He arrived there late the next day, and learned that Lewis Cuthbridge was stopping in the neighbourhood and was expected to dinner. He did not see Belinda until she came down to the drawing-room. He was already there alone when Cuthbridge was announced. They had never liked each other. Now, instinct turned dislike to loathing. It was hard for them to be ordinarily civil. But while Loring's detestation amounted to fury, Cuthbridge only thought Loring "a sour, ill-bred cub." He was by several years the elder of the two, and showed it. As Mrs. Loring had said, he was good-looking, but too exuberantly so. He looked almost "made up," with his white forehead, red lips, shoe-black hair, and eyes of a dense, swimming blue. And he was also slightly fat. As he sat there with crossed legs, talking to Mrs. Horton, Loring thought the way that his full, pleasure-loving thigh filled tight the sleek black cloth of his trousers was one of the most obnoxious things he had ever seen. He hated that plump, self-assured thigh and the glossy black stripe that curved along it.

Belinda came down all in light yellow, with a scarf of pale green about her shoulders. She wore the knot of topazes over one ear, as at that first dance in Newport. When she saw Loring, she said "Hullo, Morry!" in her coolest voice.

Cuthbridge regarded her with an air of ownership for which Loring itched to smash him. He quoted, waving a thick, white hand with too-polished nails:

"'Daffy-down-dilly has come up to town
In a yellow petticoat and a green gown.'"

Belinda went and stood before him, shaking out her yellow petals.

"D'you really like it, Lewis? Is this the shade of green you meant?"

She held up an end of her scarf. She was very charming with this new air of almost docile appeal. Her eyes said that it mattered oh, so much to her! whether Lewis found her scarf the right shade of green or not. He came closer—took the thin stuff over his own hand—held it up against her face.

"Yes. That's it," he said finally. "It's just that foliage effect I wanted to get; throws out your hair and skin stunningly."

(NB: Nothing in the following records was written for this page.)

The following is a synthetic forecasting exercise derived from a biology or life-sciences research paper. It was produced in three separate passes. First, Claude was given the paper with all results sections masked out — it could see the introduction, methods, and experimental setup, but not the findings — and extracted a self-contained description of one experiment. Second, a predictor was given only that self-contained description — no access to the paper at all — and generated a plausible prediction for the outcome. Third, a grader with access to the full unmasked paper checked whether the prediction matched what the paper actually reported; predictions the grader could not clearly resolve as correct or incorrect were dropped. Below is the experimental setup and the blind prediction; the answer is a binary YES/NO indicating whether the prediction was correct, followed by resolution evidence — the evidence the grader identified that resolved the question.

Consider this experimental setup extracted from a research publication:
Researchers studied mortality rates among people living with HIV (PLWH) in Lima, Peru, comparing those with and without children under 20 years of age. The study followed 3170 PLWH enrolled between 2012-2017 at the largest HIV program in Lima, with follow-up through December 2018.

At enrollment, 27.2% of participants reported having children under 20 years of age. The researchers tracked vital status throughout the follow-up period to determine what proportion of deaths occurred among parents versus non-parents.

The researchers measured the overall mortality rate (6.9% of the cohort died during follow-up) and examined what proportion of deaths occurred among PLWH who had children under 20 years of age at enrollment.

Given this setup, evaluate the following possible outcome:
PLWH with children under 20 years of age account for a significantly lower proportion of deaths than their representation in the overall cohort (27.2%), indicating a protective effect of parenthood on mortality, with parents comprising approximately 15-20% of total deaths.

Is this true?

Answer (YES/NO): NO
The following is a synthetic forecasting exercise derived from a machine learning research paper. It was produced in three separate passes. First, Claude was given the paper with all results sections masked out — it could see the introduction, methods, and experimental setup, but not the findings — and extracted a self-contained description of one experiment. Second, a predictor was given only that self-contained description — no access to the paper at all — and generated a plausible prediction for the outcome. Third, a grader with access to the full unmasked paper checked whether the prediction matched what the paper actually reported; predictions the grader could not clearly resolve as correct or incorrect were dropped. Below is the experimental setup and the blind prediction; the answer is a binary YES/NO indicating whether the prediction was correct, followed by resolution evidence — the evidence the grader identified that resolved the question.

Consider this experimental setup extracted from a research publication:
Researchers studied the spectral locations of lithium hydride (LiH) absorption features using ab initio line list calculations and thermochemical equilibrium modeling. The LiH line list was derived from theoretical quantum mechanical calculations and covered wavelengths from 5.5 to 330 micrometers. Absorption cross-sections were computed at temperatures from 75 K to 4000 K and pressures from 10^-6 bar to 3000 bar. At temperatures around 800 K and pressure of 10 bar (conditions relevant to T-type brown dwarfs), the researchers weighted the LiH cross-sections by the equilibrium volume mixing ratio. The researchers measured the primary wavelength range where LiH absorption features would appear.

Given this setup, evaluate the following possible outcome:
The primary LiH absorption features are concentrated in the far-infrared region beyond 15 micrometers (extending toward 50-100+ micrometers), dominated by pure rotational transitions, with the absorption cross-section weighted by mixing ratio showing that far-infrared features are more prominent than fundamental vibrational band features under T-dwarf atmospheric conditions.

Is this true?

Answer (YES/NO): NO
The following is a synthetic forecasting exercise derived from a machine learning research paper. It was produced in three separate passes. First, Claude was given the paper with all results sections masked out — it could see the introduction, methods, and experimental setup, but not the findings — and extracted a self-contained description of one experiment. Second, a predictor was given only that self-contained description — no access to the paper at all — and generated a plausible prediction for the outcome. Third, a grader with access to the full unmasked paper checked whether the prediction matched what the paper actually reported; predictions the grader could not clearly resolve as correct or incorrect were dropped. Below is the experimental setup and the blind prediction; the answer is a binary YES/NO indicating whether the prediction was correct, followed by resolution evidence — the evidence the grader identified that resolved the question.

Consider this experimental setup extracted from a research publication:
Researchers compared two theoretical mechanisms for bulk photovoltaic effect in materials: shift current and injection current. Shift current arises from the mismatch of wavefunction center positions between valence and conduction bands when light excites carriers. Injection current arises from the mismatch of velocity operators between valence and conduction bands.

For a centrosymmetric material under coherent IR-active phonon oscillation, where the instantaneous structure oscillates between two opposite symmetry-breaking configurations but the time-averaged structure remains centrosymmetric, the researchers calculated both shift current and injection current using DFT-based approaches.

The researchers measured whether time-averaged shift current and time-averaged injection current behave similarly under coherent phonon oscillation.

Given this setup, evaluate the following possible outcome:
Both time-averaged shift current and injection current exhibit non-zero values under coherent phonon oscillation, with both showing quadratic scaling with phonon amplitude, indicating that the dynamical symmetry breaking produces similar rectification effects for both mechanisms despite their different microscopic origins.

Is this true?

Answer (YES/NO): NO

When Cuthbridge alluded to Belinda's "skin," Loring could scarcely keep his hands off him. He was sick with pent rage. He sat near the fire pretending to look at the evening paper. He could see them quite plainly—every gesture—without raising his eyelids.

Now Belinda had her hand in Cuthbridge's bulging, black-sleeved arm. She was cooing to him as she used to coo to Loring:

"And where's the prize I was promised for getting myself up all green-and-yellow, like a bruise?"

"Oh ... you mercenary child!" reproached Cuthbridge. "Isn't my homage reward enough?"

"Not by a long shot!" said Belinda ringingly. "You've spoiled me, you know, Santa...." She broke off, and addressed Loring over her shoulder: "I call him 'Santa Claus,' Morry, because he's always bringing me such bully presents."

Loring thought of the lines in the classic rhyme on Santa Claus:

"... A little round belly,
That shook when he laughed like a bowlful of jelly."

He longed to quote them. But he held on to himself. He merely said:

"Most engaging pet-name, I'm sure...." and went on with his paper.

Belinda was already coaxing Cuthbridge again.

"Come, now—fork up! I know you've got something for me hidden away in some pocket or other...."

Cuthbridge chuckled knowingly. This fat, pasha-like chuckle almost sent Loring bounding from his seat.

The next thing he heard was a little scream of delight from Belinda:

"Oh, Santa!... You dear ... you angel!... Oh, you shall have a prize for this!... Just you wait.... Look, mater! Just look what Lewis has brought me this time!"

Morris glanced up to see the girl whirling about with a necklace of great emeralds looped from hand to hand. The big, translucent stones hung like threaded coals of green fire from her white fingers. She danced up to her mother, then to Loring, thrusting the jewels under their noses.

"Emeralds! Emeralds!" she sang. "I'd sell my soul for emeralds!"

"If you had one to sell...." said Morris under his breath to her.

She didn't seem to hear him. Dancing back to Cuthbridge, she put the necklace into his hands again, and turning her back lowered her white nape and cushion of ruddy hair before him.

"Put them on for me, Santa," she said. "I must feel them on me...."

Loring stifled with helpless rage, while those thick white over-manicured hands fumbled about the soft throat of Belinda. Oh!... But just wait until he got her by herself!

Now she cried out, laughing:

"Oooo ... oo! How cold they are!"

Cuthbridge said low, but not too low for Loring to hear:

"Ah ... but they'll be beautifully warm in a few minutes!..."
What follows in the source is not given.